In conclusion, the overall evidence indicates that the mechanism of aromatic solvent induced ototoxicity is very similar for these chemicals, notwithstanding different potencies, and driven by the parent compound and not by their hydrophilic metabolites. A read across approach is therefore indicated to fill specific data gaps for the risk assessment of ethylbenzene

There is strong evidence that the maximum of hearing impairment is already reached after one to a few weeks of exposure and that ototoxicity does not increase with prolongation of the exposure period. Campo P. (2001) exposed rats to 1000 ppm styrene (6h/d, 5d/week) for 1, 2, 3, or 4 consecutive weeks. Permanent hearing loss was observed using electrophysiological examinations 6 weeks after the end of each exposure period. An exposure duration of 1 week was enough to obtain the maximal hearing deficit without any further increase by prolongation of exposure. This was confirmed by histopathology of the cochlea carried out 6 weeks post-exposure: hair cell loss was virtually the same after an exposure duration of 1 or 3 weeks.

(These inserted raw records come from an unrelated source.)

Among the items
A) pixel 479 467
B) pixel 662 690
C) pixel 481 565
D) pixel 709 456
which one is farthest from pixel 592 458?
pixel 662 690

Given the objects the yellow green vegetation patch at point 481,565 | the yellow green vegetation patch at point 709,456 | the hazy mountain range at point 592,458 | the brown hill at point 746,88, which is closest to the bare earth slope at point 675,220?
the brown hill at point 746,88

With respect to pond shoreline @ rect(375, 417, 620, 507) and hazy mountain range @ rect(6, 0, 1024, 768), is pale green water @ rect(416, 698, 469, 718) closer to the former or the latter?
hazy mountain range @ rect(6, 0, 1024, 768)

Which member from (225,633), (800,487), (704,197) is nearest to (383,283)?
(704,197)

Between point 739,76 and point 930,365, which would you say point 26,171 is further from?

The conclusion that maximal hearing impairment is already reached after a few weeks of exposure can also be indirectly inferred by comparison of the results of The Dow Chemical Company (1992) and Maekitie et al. (2003). The Dow Chemical Company (1992) exposed male Fisher-344 rats (6h/d, 5d/week) to 0, 50, 200 and 800 ppm styrene over 13 weeks. Effects on the auditory system were determined by electrophysiology and histopathology of the cochlea a few days after the end of exposure. Clear effects were noted at an exposure of 800 ppm and the NOAEC was 200 ppm. This compares well to the NOAEC of 300 ppm determined in male Wistar rats by Maekitie et al. (2003)after an exposure to 0, 100, 300 and 600 ppm (12h/d, 5d/week) over only 4 weeks.

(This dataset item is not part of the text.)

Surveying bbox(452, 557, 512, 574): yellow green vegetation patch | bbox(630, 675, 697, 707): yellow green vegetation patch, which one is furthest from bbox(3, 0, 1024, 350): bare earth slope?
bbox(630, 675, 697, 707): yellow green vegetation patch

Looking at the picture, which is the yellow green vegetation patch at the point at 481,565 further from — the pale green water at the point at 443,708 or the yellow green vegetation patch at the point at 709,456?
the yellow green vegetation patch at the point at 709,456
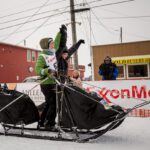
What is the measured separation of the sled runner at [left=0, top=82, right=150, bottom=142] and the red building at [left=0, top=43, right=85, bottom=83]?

The conclusion that solvent induced ototoxicity already appears after a relatively short exposure duration and that continued exposure does not enhance the intensity of the response or reduces the NOAEC is also supported by studies with toluene. In a review Johnson and Nylen (1995) described for toluene that a time-integrated concentration between 12000 and 16000 ppm x h/d over 3 days was sufficient to cause loss of auditory sensitivity, while 6000 ppm x h/d over 18 month failed to produce ototoxic effects. Pryor et al. (1984) showed that a 2 week exposure to 1000 ppm toluene (14h/d, 7d/week) produced ototoxicity in Fischer rats while no effects were seen for a similar exposure schedule over 16 weeks to 400 and 700 ppm. Even 3 days at 1500 ppm (14h/d) or at 2000 ppm (8h/d) were sufficient to induce hearing loss. Nylen et al. (1987) demonstrated that the ototoxicity of toluene is governed by intensity of exposure and not by duration or cumulative exposure. Impairment of auditory function as determined electrophysiologically was found in male Sprague Dawley rats after exposure to 1000 ppm (22h/d, 7d/week) over 1 month corresponding to 0.62 million ppm x h. On the other hand, no effects were found after a cumulative exposure of 2.46 million ppm x h achieved by a shorter weekly exposure regime to 1000 ppm (6h/d, 5d/week) over 19 month.

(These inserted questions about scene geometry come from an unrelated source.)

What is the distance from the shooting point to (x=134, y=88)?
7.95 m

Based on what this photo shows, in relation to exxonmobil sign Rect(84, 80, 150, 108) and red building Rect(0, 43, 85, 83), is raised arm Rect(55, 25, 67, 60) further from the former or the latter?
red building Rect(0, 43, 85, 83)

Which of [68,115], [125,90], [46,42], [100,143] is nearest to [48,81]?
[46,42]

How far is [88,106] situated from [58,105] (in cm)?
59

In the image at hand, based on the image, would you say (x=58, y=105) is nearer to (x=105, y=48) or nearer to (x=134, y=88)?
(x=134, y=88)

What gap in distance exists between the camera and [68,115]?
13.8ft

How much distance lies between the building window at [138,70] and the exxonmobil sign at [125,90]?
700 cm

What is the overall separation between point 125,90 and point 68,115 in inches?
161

Direct evidence that maximal hearing impairment will already be reached after a few weeks of exposure is also obtained by the data of Gagnaire et al. (2007) with ethylbenzene itself. Hearing deficits recorded electrophysiologically 4, 8, and 13 weeks after start of exposure (6h/d, 6d/week) and after additional 8 weeks of exposure free observation were all essentially the same: there was no increase of hearing loss over time and the NOAEC of 200 ppm did not change. The same applied for the two different mixed xylenes tested, containing either 10% or 20% of ethylbenzene.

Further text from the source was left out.